Игорь Потапович поднял прямо с пола и поставил на стол какую-то коробку и достал оттуда два изумительных венецианских бокала. Даже в сумеречном свете можно было различить кружево узора, заключенного внутри стекла.
— Я пью за вас, Дарья Георгиевна, — торжественно сказал Головачев, — за вашу одержимость, за вашу увлеченность, за вашу молодость, за то, чтоб вы пережили эту проклятую войну, и за то… — Игорь Потапович поднял высоко руку с пустым венецианским бокалом, — за то, чтобы невозможное стало возможным, чтоб прекрасная сказка Рабчинского стала действительностью и чтоб вы увидели собственными глазами подводный город.
Мама протянула свой бокал навстречу его бокалу, и как раз в этот момент вдруг небо на горизонте осветилось багровым светом. Горело где-то к югу.
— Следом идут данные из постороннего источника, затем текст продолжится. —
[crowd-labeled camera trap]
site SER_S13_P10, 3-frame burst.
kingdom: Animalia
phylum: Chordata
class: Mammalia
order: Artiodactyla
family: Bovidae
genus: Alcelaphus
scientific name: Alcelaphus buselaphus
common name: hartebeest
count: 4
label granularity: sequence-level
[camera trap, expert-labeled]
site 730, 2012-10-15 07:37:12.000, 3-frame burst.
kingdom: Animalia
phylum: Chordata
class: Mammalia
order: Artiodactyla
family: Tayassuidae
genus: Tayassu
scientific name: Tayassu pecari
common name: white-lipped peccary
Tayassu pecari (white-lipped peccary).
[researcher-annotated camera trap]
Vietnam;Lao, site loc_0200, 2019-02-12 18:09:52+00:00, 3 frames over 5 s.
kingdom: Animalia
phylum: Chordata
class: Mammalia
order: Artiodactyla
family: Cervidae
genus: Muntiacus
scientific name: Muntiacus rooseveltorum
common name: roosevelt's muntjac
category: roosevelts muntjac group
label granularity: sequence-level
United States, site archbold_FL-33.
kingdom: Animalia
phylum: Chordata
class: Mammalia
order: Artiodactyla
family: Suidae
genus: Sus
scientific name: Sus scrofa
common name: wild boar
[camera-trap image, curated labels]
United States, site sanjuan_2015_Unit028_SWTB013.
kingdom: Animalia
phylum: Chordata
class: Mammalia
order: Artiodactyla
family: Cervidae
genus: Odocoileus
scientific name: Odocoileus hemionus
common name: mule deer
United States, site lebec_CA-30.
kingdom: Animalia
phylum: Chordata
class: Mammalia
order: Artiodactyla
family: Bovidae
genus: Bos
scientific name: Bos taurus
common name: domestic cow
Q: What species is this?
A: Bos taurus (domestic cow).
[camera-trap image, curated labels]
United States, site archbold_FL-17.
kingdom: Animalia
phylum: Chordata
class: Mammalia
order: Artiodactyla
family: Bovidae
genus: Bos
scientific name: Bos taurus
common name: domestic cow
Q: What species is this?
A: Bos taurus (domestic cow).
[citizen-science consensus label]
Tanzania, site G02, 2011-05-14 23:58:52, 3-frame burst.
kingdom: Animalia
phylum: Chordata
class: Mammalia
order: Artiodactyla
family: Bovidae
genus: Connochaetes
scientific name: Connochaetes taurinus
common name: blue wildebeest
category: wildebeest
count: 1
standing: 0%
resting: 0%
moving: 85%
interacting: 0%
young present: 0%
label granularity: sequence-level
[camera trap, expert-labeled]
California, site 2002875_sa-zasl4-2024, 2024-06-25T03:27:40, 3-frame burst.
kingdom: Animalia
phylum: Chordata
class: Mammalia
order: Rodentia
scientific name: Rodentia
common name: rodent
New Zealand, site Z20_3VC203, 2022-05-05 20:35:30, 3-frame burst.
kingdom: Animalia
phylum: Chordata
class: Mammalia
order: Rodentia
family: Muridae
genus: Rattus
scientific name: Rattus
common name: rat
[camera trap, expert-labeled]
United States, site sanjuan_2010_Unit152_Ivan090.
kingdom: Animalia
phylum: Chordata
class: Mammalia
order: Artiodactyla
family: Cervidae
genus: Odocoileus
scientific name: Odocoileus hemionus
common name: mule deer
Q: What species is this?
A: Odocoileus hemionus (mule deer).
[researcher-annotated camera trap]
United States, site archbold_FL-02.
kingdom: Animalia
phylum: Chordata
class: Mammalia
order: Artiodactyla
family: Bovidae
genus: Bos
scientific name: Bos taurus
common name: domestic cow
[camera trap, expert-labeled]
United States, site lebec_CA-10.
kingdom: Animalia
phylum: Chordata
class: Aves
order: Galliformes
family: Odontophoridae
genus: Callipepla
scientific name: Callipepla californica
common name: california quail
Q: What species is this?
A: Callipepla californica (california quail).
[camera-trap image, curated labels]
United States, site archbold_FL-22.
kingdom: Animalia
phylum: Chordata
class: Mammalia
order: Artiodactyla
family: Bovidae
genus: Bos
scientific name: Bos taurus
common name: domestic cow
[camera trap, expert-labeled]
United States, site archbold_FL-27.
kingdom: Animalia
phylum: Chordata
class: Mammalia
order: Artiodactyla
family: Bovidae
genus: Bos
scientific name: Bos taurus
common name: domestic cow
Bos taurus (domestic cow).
Огромные языки пламени взмывали к самому небу…
Вернувшись в Эрмитаж, мама узнала, что это горели Бадаевские продовольственные склады, основные запасы продуктов Ленинграда…
Для Ленинграда начались тяжелые дни. Мама, как и все другие ленинградцы, дежурила ночами на крыше, тушила зажигательные бомбы. В городе начался ужасный голод. Многие умерли, а у тех, кто остался в живых, не было сил их похоронить.
Но мама все-таки не переставала думать о том, чтобы не пропала тайна Рабчинского. Головачев дал ей адрес Рабчинского, и она пошла к нему, понесла ему в подарок крошечный кусочек хлеба. Но его уже не было в живых. Ослабевший от своей застарелой болезни, он умер раньше других.
Разыскала мама и квартиру Калабушкина, того самого старика, который отдал ей фигурки. Но здесь ее тоже ждала неудача. Соседи рассказали маме, что у Калабушкина погибла семья: жена и двое сыновей-двойняшек. Состав, в котором они эвакуировались, разбомбило у Бологова. А он, оказывается, еще упрашивал жену уехать. Поэтому он и был такой странный. Ну, а сейчас он переселился к каким-то дальним родственникам.
Тайна осталась нераскрытой…
После войны мама покинула свой любимый Эрмитаж, ради которого она столько выстрадала. Случилось это из-за моего отца. Вернее, из-за того, что когда он вернулся с фронта и закончил институт, его распределили в тот город, где мы сейчас живем с мамой.
Наверное, нелегко было маме расставаться с Эрмитажем, но она очень любила папу, и потом, она вообще никогда не унывала. «Буду ближе к своим сарматам», — говорила она.
Вот так мои родители оказались в Крыму. А я уже родилась здесь.
История таинственных фигурок стала мне известна еще в раннем детстве. Когда я была совсем маленькая, ее рассказывали мне как сказку, фигурки выступали в роли забавных гномов, которые помогают маленькой девочке в ее житейских невзгодах.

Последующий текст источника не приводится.